Scenario 2: In this situation, you report experimental gains while overall business performance metrics remain unchanged. This disparity can raise legitimate concerns about the accuracy of your experiment’s claimed success.
Scenario 3: Here, you report experimental successes even as the company’s overall metric is on the decline. Such a discrepancy often suggests that there are fundamental issues requiring immediate attention; relying solely on experimental metrics in this case can be misleading.

The discrepancy I’m explaining above is not as rare as some might assume. For example, in many companies, the marketing and sales budgets are predefined ahead of time. If you find a way to save 20% on those costs because of more efficient spending, you might find that folks controlling those budgets will immediately spend the surplus on other areas that are similarly cost-inefficient, netting you a zero impact.

In summary, while narrowly focused experiments offer critical insights, it’s crucial to corroborate these findings by examining them in the context of more comprehensive, company-wide performance metrics. This holistic approach provides a more accurate representation of how well both the experiment and the organization are truly performing.

Dead Code

Consider this scenario: your organization runs 5,000 experiments a year, and even if just 20% of them don’t make it to production, that’s 1000 dead ends, each potentially leaving behind traces of code that serve no purpose. This can include unused functions, irrelevant variables, and deprecated feature flags. Now, multiply this by several years of operation, and you have a sizable labyrinth of dead code paths and branches cluttering your codebase.
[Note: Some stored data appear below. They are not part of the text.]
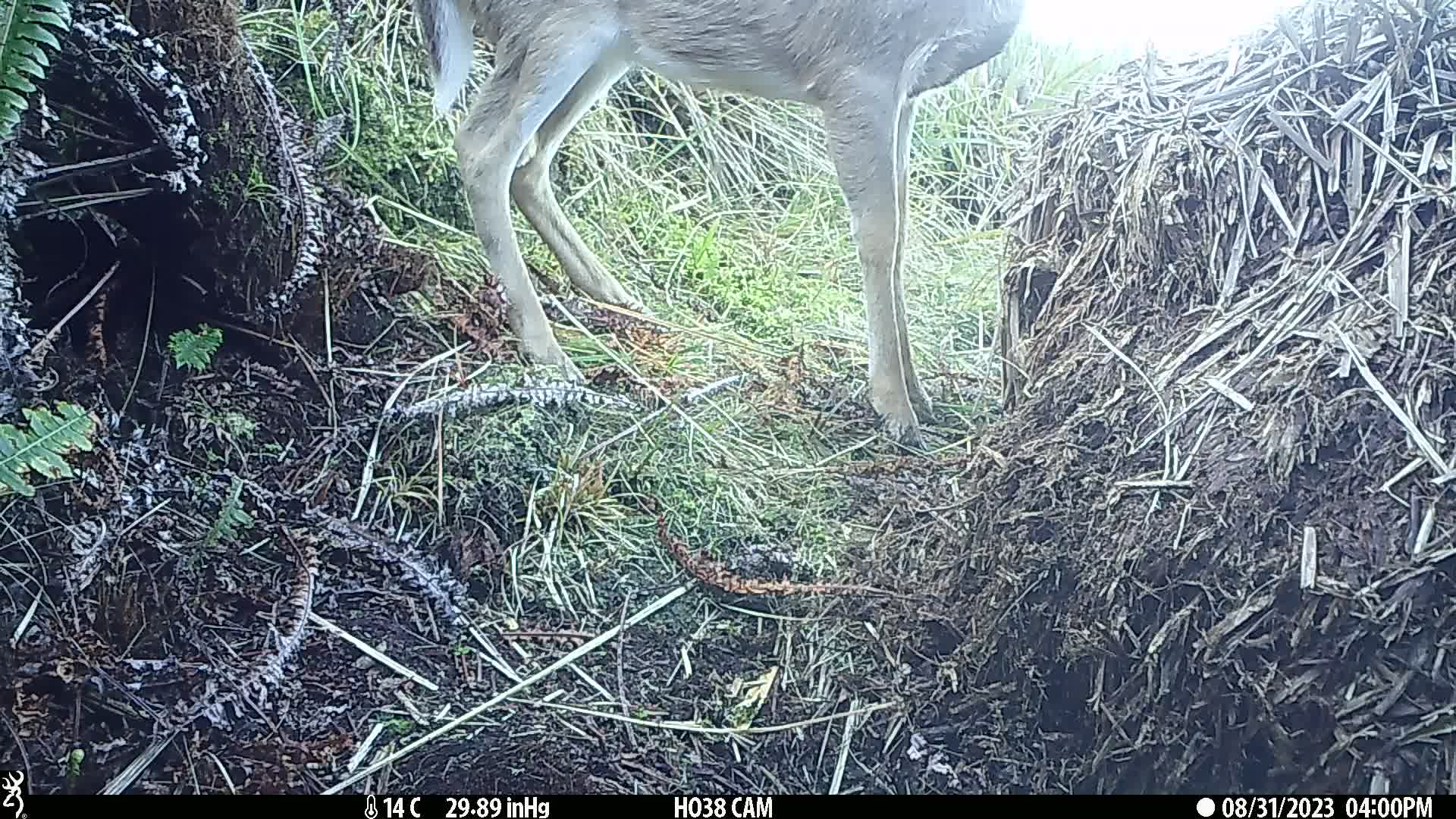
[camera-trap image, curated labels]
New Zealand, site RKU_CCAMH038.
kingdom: Animalia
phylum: Chordata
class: Mammalia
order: Artiodactyla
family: Cervidae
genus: Odocoileus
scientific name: Odocoileus virginianus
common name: white-tailed deer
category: white tailed deer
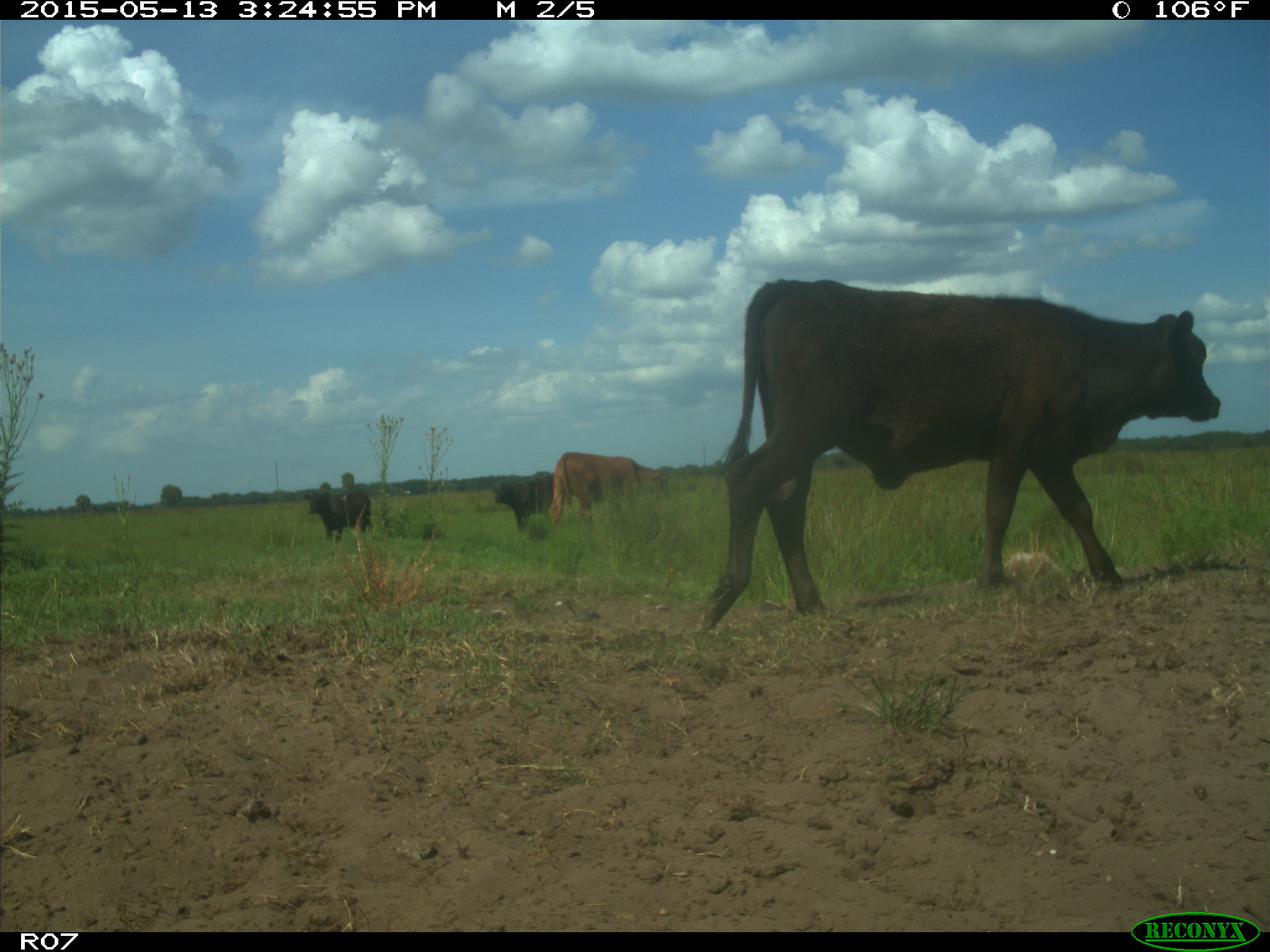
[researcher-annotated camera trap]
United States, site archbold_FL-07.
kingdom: Animalia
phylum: Chordata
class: Mammalia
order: Artiodactyla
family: Bovidae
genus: Bos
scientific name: Bos taurus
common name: domestic cow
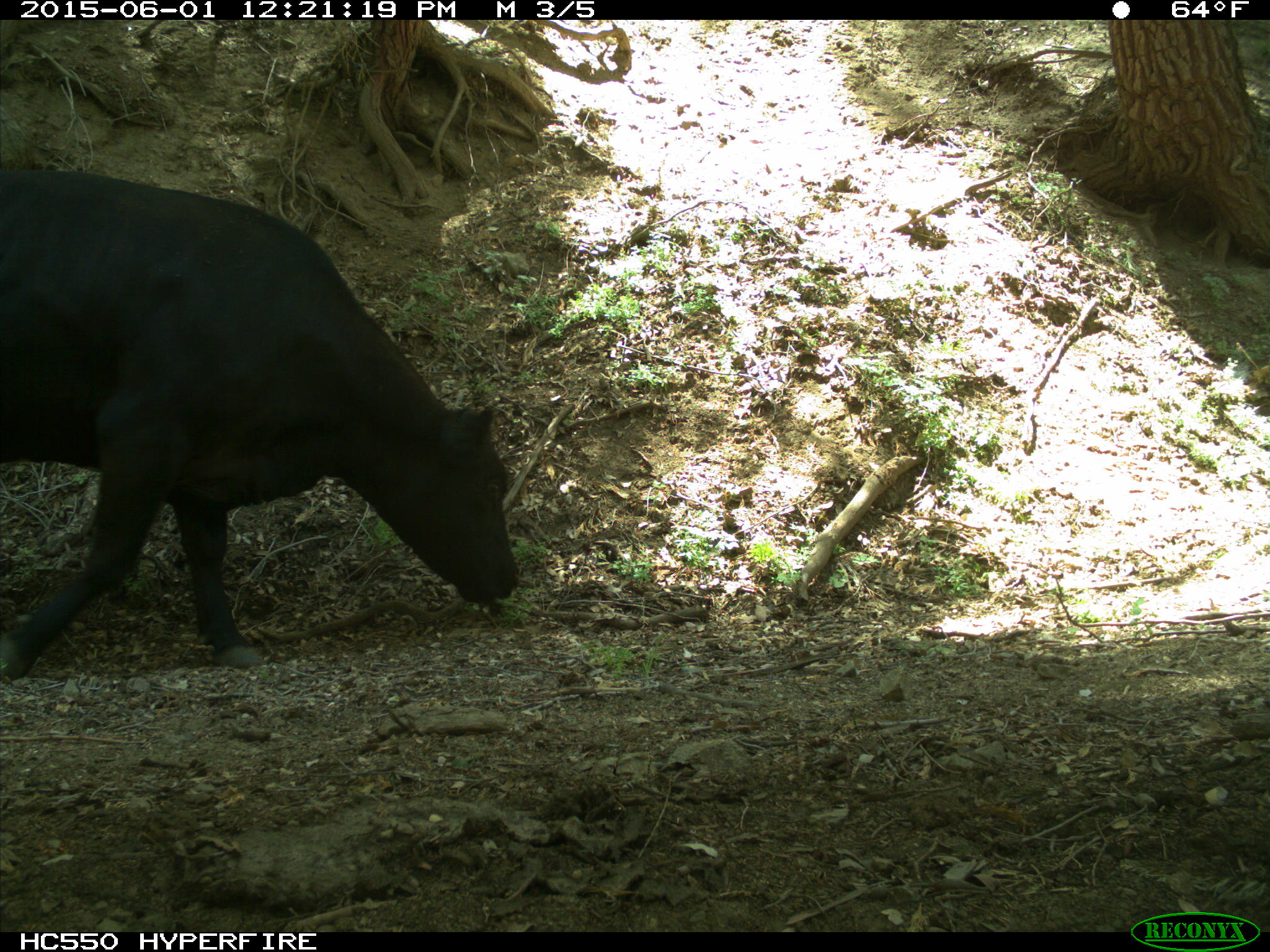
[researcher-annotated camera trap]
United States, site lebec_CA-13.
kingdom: Animalia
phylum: Chordata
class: Mammalia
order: Artiodactyla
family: Bovidae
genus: Bos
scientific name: Bos taurus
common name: domestic cow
The time and resources needed to clean up this ‘digital detritus’ can be considerable and distract from value-adding activities.

The problem is that experimentation significantly amplifies the rate at which this dead code accumulates. Each experiment that doesn’t pan out adds to the growing pile, making the codebase more difficult to navigate, understand, and maintain. Note that dead code is not dissimilar to software cruft that Martin Fowler describes here.

Conclusion

In wrapping this up: experimentation isn’t the silver bullet some make it out to be. Don’t get me wrong — I’m not waving a flag for us to retreat from the front lines of A/B tests and iterative changes. All I’m pointing out is that experimentation has its downsides when it’s taken to an extreme. Some are subtle, like the constant paper cuts of never-ending tweaks that might erode the user experience. Some are more profound, like the risk of “snacking” your way into a local maximum while ignoring game-changing opportunities.

I’m all for leaning into the scientific method to make products better. But we owe it to ourselves — and our users — to remember that experimentation isn’t the be-all and end-all. It’s a tool in a broader toolkit, and like any tool, its utility is defined by the skill and wisdom with which it’s used.